▶ Passage given

Edwin Moliki Mulitalo (; born September 1, 1974) is an American football coach and former player. He was drafted by the Baltimore Ravens in the fourth round of the 1999 NFL Draft. He played college football at Arizona. Mulitalo earned a Super Bowl ring with the Ravens in Super Bowl XXXV. He also played for the Detroit Lions. Mulitalo served as the head football coach at Southern Virginia University in Buena Vista, Virginia from 2018 to 2022.

Early years
Mulitalo attended Jefferson High School (Daly City, CA) and was a letterman in football, wrestling, and track and field. Mulitalo graduated in 1992.

College career
Mulitalo played his last two college years at the University of Arizona. Before that he was at Ricks College in Rexburg Idaho (now BYU-Idaho).

▶ Exercise
Carry on the biography of Edwin Mulitalo from the point where it stops.

▶ Provided records

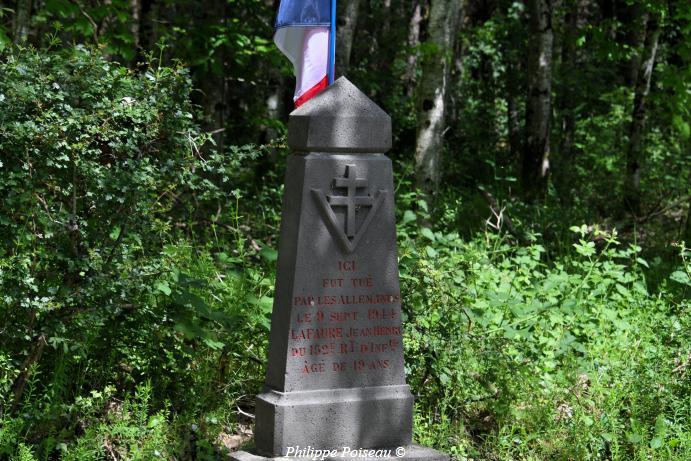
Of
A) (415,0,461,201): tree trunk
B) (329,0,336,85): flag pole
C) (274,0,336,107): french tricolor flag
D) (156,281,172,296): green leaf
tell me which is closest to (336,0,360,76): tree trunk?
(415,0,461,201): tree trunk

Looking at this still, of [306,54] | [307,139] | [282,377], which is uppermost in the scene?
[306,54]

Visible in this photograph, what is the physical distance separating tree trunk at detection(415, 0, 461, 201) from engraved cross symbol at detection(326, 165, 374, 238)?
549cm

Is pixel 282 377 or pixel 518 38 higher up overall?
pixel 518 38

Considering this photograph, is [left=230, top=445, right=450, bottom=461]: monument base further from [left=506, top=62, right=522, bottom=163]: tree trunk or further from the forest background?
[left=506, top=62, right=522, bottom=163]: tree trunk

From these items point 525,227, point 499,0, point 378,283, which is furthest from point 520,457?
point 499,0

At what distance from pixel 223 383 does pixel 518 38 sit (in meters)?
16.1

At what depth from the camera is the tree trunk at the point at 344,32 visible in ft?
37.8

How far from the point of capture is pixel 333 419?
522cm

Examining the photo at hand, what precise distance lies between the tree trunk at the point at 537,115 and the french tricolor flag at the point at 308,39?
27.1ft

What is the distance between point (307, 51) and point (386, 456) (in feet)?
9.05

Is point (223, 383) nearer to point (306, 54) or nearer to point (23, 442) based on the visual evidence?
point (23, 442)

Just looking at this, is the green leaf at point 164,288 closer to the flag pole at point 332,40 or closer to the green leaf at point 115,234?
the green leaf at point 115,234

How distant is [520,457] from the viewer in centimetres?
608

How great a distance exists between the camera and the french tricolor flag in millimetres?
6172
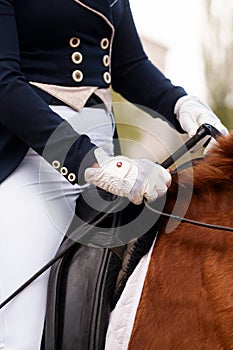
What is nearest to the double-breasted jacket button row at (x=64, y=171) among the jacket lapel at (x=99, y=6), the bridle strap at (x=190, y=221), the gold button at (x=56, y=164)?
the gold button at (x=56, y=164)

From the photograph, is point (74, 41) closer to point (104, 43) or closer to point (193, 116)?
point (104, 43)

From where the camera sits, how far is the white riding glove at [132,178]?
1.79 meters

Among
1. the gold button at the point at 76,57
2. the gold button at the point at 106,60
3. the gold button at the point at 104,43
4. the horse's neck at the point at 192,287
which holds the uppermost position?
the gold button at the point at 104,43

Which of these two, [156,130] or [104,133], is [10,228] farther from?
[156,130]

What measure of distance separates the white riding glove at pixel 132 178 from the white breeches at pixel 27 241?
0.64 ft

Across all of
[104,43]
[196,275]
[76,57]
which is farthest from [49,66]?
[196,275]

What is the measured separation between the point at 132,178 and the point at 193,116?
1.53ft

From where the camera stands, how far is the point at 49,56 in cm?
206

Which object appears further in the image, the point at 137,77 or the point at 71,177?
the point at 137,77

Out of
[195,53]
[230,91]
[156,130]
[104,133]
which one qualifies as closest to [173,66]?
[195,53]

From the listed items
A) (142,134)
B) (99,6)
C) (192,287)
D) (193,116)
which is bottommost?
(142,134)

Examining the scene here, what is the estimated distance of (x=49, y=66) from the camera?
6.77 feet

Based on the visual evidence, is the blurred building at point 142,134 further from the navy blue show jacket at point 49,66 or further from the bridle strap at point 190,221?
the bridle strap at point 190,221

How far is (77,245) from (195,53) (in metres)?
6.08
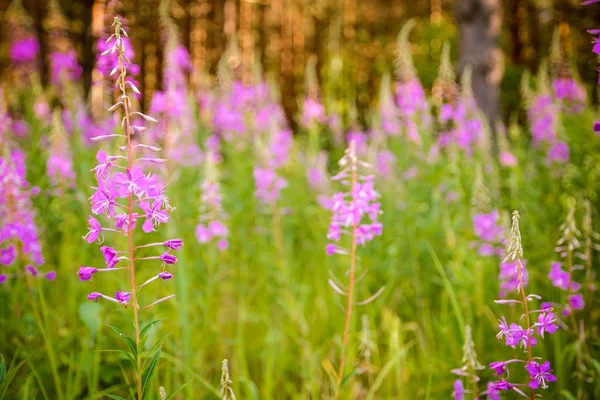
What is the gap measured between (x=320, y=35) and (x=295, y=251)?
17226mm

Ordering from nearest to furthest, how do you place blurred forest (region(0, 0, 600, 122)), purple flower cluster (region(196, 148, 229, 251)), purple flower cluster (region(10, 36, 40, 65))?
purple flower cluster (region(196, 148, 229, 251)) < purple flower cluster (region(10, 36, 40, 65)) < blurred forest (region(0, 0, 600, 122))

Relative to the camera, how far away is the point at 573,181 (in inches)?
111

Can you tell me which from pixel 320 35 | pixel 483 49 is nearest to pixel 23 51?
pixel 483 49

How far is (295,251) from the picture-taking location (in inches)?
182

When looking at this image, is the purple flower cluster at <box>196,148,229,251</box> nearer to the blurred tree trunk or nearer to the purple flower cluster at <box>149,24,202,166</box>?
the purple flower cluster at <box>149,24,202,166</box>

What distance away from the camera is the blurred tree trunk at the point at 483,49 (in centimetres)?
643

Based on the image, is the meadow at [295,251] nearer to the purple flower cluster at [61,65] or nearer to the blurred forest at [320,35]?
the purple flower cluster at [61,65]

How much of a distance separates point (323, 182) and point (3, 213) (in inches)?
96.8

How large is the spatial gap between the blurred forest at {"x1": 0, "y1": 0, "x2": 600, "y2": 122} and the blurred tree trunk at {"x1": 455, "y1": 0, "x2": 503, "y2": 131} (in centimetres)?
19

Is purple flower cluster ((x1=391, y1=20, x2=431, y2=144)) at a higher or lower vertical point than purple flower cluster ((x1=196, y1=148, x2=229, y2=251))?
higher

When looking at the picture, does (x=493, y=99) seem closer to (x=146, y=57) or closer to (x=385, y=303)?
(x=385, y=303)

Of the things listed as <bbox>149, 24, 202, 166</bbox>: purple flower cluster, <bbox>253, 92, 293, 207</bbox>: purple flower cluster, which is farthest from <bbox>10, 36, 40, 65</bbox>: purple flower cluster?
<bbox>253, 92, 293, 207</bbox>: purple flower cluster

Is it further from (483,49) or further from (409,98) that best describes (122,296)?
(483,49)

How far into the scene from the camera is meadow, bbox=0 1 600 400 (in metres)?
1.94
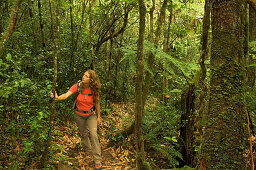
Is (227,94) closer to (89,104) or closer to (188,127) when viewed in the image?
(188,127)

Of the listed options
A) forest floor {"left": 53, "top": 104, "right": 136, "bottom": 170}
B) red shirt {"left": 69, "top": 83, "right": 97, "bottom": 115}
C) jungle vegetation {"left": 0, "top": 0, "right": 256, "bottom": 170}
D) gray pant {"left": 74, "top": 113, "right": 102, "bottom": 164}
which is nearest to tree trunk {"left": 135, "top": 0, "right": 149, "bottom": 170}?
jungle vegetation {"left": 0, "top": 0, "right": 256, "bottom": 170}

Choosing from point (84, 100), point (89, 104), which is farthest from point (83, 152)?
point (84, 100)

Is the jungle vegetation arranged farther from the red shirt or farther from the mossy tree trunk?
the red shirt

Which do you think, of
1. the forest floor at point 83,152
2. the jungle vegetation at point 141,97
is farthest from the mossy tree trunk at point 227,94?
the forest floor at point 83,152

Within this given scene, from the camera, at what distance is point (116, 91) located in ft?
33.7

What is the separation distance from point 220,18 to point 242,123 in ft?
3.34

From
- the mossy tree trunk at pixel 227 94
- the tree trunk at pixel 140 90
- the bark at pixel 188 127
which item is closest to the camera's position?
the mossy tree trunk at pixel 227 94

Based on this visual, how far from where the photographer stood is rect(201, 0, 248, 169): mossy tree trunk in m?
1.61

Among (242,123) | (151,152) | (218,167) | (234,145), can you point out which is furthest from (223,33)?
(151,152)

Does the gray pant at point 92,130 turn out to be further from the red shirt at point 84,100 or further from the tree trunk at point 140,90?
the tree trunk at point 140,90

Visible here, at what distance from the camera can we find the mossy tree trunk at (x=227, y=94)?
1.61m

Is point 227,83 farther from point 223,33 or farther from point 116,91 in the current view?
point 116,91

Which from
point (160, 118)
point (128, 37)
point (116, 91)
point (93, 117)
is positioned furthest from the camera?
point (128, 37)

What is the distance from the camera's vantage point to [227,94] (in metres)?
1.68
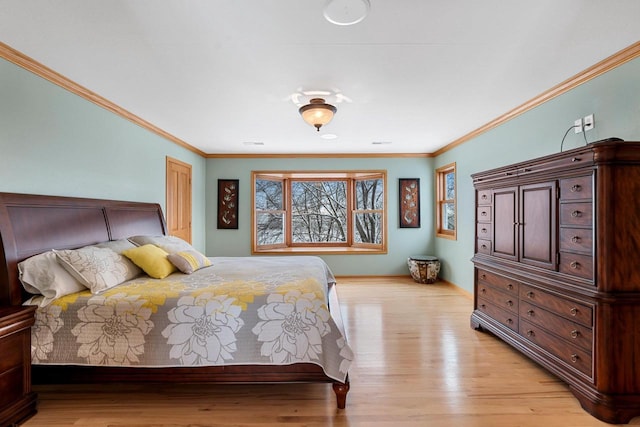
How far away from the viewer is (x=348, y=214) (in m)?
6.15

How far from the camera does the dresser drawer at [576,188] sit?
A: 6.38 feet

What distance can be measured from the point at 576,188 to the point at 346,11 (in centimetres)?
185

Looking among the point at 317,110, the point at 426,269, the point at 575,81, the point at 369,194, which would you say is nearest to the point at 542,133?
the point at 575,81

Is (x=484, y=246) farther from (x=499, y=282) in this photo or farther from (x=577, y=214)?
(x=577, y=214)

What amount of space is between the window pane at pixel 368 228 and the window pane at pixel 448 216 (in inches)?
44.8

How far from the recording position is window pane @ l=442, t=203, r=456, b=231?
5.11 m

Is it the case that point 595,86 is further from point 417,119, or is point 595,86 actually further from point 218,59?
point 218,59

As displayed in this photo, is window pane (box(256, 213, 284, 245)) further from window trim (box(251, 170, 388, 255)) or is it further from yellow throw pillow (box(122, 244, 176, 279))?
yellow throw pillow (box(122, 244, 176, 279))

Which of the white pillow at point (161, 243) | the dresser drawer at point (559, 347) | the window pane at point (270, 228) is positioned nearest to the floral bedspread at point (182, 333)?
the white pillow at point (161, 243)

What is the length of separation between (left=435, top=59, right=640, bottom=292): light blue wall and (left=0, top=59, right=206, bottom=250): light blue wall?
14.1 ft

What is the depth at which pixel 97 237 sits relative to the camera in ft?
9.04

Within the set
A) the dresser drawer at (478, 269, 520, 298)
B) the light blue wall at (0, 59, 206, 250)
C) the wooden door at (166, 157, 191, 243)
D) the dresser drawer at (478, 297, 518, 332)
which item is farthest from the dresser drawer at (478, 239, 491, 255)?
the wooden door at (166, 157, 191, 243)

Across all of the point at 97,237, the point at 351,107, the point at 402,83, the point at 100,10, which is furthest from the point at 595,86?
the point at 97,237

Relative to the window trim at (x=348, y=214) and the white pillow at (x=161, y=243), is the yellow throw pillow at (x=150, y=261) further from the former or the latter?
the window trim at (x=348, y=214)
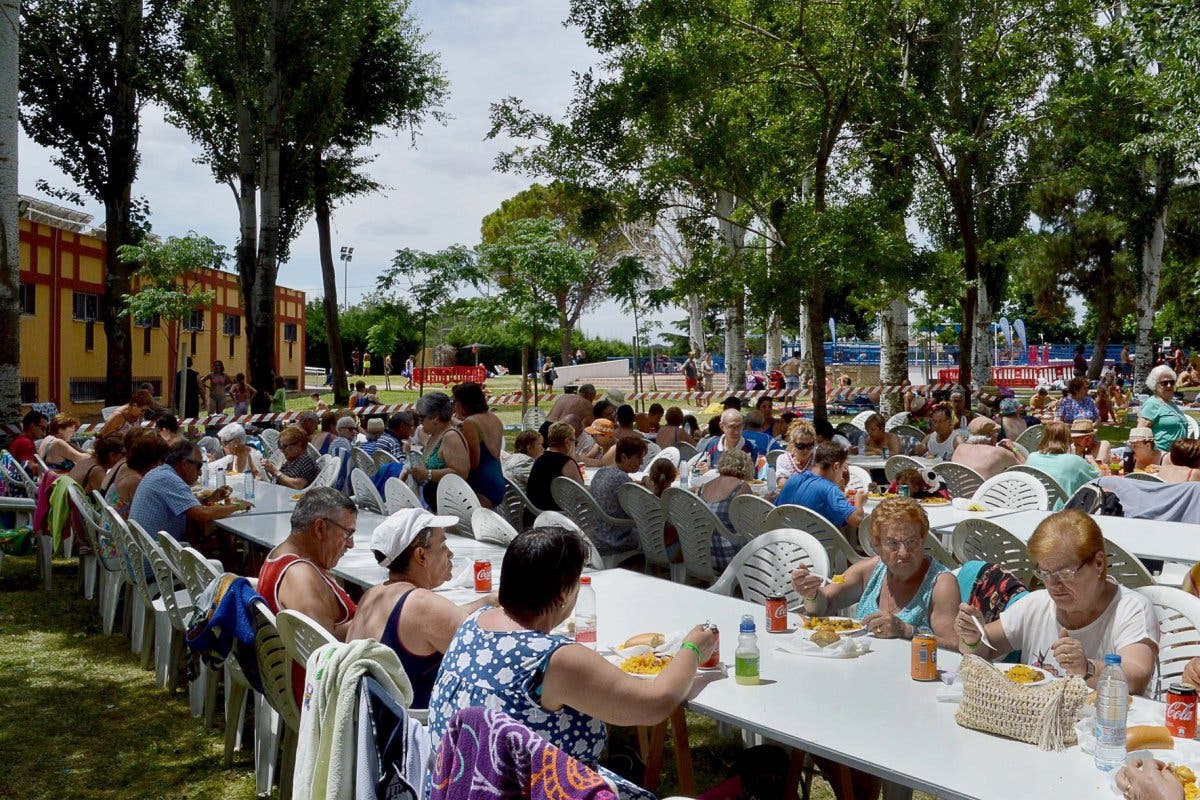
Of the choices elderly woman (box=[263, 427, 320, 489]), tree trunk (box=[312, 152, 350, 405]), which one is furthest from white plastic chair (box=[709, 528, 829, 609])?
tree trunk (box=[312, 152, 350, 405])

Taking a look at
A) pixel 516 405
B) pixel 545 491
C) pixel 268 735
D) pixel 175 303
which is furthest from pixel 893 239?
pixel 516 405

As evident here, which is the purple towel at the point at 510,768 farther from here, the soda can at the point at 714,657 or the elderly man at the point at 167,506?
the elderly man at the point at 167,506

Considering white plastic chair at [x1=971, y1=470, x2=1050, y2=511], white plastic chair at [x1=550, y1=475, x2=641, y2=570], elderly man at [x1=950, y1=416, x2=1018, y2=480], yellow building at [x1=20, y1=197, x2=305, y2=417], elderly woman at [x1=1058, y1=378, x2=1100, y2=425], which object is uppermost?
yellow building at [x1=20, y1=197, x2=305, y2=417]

▶ Response to the exercise
NFL career

Baltimore Ravens
Making his National Football League debut as a guard for the Baltimore Ravens in 1999, Mulitalo quickly earned a starting spot. Mulitalo earned a Super Bowl ring when the Ravens won Super Bowl XXXV in the 2000 season. He played for Baltimore all the way to 2006.

Detroit Lions
Mulitalo was with the Detroit Lions for the next two years, being plagued by injuries. He was released following the 2008 season, having worn No. 64 through his entire NFL career.

Coaching career
Mulitalo began his coaching career at Southern Utah University as a volunteer offensive line coach when the Thunderbirds won the Big Sky Conference championship in 2015. He was appointed defensive line coach at Southern Virginia University on February 26, 2016. He was promoted to head coach two years later on March 30, 2018.

Personal life
Mulitalo is a devout member of the Church of Jesus Christ of Latter-day Saints. He served a two-year LDS Mission in Idaho.  Mulitalo  and his wife, Laura, resided in Herriman, Utah with their four children, before moving to Samoan island of Upolu in 2012. He was employed as a teacher there.

Mulitalo was present during the Ravens Super Bowl XXXV reunion in 2010.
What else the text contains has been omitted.